Kopalnia Turów nie była podstawowym źródłem hałasu dla zdarzeń, które wskazywała strona czeska - zapewniła spółka PGE Górnictwo i Energetyka Konwencjonalna. To odpowiedź na informacje z Czech, jakoby podczas pomiarów wykonanych w maju trzykrotnie został przekroczony nocny limit 40 decybeli.
„Wszystkie zdarzenia, jakie strona czeska zgłaszała jako przekroczenia hałasu, po dokonaniu szczegółowej analizy interpretacji wyników, nie wskazywały Kopalni Turów jako podstawowego źródła, któremu można przypisać to przekroczenie” - poinformowała Joanna Blewąska-Kołodziejczak z PGE Górnictwo i Energetyka Konwencjonalna.
Jak zaznaczyła, Kopalnia Turów z należytą starannością podchodzi do zgłoszeń pełnomocnika strony czeskiej, które wynikają z umowy zawartej między Polską a Czechami. Zapewniła, że w każdym przypadku wykonywana jest szczegółowa analiza danych pomiarowych oraz plików audio przez ekspercką firmę zewnętrzną.
Z danych przedstawionych przez władze województwa libereckiego 15 lipca wynikało, że w trzech przypadkach w maju doszło do przekroczenia limitu. W Uhelnej eksperci zmierzyli w nocy 41,4 dB, a następnej nocy - 41,7 dB. Prowadzone badania w Oldrzichovie na Hranicich wskazywały na 41,7 dB. Pomiary wykonywano między 12 a 19 maja.
Joanna Blewąska-Kołodziejczak wskazała, że przeanalizowano pracę wszystkich znaczących źródeł hałasu układu technologicznego Kopalni Turów.
„Nie odbiega od standardów codziennej pracy maszyn i urządzeń charakteryzujących zakład górniczy”
- zapewniła.
Zaznaczyła przy tym, że na stan emisji hałasu może mieć wpływ wiele czynników. W PGE GiEK na podstawie własnych analiz oraz ekspertów zewnętrznych ustalono, że znaczący wpływ na wyniki pomiarów ma także wiatr i jego porywy, osiągające w niektórych okresach do 2,5 m/s.
Jak dodała Blewąska-Kołodziejczak nie bez znaczenia jest rozbieżność w wartościach norm higienicznych poziomu hałasu obowiązujących na terenie Czech i Polski.
„W Republice Czeskiej jest to 40 dB, natomiast w Polsce 45 dB – co ważne wspomniane przekroczenia zawarły się w przedziale 1,4 - 1,7 decybela, co zmieściłoby się w polskiej normie” - podkreśliła.

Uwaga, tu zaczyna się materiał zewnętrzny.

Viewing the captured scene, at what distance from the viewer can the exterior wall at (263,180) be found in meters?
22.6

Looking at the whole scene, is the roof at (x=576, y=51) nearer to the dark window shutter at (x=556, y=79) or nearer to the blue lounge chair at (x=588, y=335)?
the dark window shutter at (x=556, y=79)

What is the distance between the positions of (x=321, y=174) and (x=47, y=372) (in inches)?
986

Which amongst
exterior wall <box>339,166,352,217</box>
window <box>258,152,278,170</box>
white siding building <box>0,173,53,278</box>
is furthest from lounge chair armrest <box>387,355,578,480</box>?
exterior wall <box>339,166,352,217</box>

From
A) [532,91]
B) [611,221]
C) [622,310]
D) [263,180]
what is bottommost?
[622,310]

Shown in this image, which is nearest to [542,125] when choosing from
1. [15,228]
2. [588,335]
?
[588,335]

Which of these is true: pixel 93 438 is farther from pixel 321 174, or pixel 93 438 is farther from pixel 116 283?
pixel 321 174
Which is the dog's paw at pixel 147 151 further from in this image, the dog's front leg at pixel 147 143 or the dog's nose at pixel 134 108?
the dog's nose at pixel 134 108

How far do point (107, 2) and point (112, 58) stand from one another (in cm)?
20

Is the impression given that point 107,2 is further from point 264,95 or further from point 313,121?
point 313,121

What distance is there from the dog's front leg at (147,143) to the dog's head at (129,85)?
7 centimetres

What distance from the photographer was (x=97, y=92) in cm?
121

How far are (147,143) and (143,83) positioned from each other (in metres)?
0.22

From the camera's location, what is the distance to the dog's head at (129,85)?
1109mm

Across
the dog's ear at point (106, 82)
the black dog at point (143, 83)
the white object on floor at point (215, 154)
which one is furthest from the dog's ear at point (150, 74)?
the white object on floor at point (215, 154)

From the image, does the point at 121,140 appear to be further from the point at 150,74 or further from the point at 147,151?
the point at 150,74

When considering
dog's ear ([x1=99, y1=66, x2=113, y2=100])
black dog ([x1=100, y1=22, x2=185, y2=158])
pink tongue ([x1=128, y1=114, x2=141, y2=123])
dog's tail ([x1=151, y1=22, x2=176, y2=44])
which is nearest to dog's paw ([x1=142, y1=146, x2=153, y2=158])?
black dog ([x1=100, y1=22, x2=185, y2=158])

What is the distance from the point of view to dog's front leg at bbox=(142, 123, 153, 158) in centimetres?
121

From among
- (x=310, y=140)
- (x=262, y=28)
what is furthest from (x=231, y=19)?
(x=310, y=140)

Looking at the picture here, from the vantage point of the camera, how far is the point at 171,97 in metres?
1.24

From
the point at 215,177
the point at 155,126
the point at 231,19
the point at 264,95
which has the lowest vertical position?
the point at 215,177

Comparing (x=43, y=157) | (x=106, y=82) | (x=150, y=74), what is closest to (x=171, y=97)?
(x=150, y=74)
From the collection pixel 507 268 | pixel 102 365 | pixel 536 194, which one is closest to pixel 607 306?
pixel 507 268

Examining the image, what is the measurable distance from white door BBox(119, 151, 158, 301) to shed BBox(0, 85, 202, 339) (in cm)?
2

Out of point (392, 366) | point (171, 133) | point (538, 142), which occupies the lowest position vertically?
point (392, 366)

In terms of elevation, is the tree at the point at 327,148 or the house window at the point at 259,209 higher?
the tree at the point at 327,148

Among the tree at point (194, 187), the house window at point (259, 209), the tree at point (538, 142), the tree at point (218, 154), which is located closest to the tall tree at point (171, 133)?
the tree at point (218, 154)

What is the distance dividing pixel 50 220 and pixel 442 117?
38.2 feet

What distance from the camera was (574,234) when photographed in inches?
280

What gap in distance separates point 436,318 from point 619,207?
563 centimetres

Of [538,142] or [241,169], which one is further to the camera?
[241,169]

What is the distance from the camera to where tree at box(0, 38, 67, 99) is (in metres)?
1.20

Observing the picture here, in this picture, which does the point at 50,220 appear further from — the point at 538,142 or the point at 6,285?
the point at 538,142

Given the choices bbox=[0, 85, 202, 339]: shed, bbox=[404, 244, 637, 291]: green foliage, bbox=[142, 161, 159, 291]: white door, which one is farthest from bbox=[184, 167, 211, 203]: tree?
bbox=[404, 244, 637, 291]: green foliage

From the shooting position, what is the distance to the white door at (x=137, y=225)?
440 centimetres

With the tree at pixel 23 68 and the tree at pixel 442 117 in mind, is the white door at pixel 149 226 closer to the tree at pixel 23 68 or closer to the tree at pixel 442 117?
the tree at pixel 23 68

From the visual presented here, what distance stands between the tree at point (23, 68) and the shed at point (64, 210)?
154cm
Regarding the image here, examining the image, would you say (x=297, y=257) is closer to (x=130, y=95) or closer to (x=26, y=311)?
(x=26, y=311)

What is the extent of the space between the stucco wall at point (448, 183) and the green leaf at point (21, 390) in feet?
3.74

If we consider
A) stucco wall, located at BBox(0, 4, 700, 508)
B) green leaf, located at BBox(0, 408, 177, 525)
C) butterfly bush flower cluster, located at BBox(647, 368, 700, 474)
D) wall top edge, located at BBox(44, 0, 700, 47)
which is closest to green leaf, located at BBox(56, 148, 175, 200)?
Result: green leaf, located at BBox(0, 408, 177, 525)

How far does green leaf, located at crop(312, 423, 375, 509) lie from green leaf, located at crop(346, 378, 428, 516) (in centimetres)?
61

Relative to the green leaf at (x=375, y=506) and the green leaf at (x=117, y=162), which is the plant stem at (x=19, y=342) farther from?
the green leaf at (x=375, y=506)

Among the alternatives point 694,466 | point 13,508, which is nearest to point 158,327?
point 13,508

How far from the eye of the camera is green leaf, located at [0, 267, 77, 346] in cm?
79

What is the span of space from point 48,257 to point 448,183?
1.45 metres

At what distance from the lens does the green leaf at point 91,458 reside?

Przedstawiciele spółki zapewnili, że w ramach działań minimalizujących hałas wybudowano m.in. ekrany akustyczne w newralgicznych punktach, np. przy osiedlach Trzciniec i Zatonie czy wzdłuż obwodnicy węglowo-nadkładowej w pobliżu Bogatyni. Wymieniono również krążniki na przenośnikach na modele cichobieżne, a w porze nocnej zatrzymywane są zarówno ciągi przenośników zwałowych jak i sama zwałowarka w pobliżu przygranicznej niemieckiej miejscowości.
Kolejnym zrealizowanym projektem są ekrany akustyczne od strony południowo-wschodniej odkrywki. Mają formę liniowych parkanów i zostały wykonane z aluminiowych, pochłaniających paneli akustycznych. Ich łączna długość wynosi ok. 2500 metrów, a wysokość: 4,5 m, 8 i 10 metrów ponad poziom istniejącego terenu.
Monitorowanie wpływu wydobycia węgla w polskiej kopalni węgla brunatnego „Turów” na terytorium Czech jest częścią porozumienia, które premierzy Czech i Polski podpisali trzy lata temu w Pradze. Zgodnie z porozumieniem Polska wypłaciła Czechom 45 mln euro tytułem odszkodowania za wyrządzone szkody. Z tej kwoty 35 mln euro trafiło na konto prowadzonego przez samorząd regionu „Funduszu Turów”. Obok zanieczyszczenia hałasem czeska strona monitoruje również poziom wód gruntowych oraz zanieczyszczenie powietrza.